Data listing

- - -

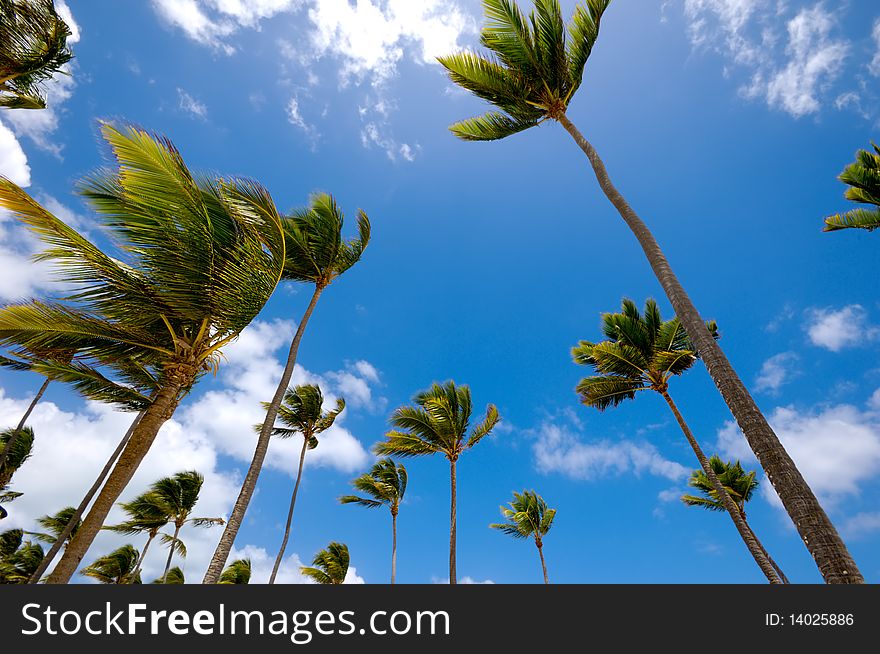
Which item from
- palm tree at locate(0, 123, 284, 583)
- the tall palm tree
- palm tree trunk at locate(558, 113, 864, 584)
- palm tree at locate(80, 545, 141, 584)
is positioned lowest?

- - -

▶ Given task: Express the lines of the listing above as a numbered list, skipping any blank lines and leaving the picture out.

▶ Exercise solution:
1. Which item from
2. - palm tree at locate(0, 123, 284, 583)
3. - the tall palm tree
4. - palm tree trunk at locate(558, 113, 864, 584)
5. - palm tree at locate(80, 545, 141, 584)
6. is positioned lowest?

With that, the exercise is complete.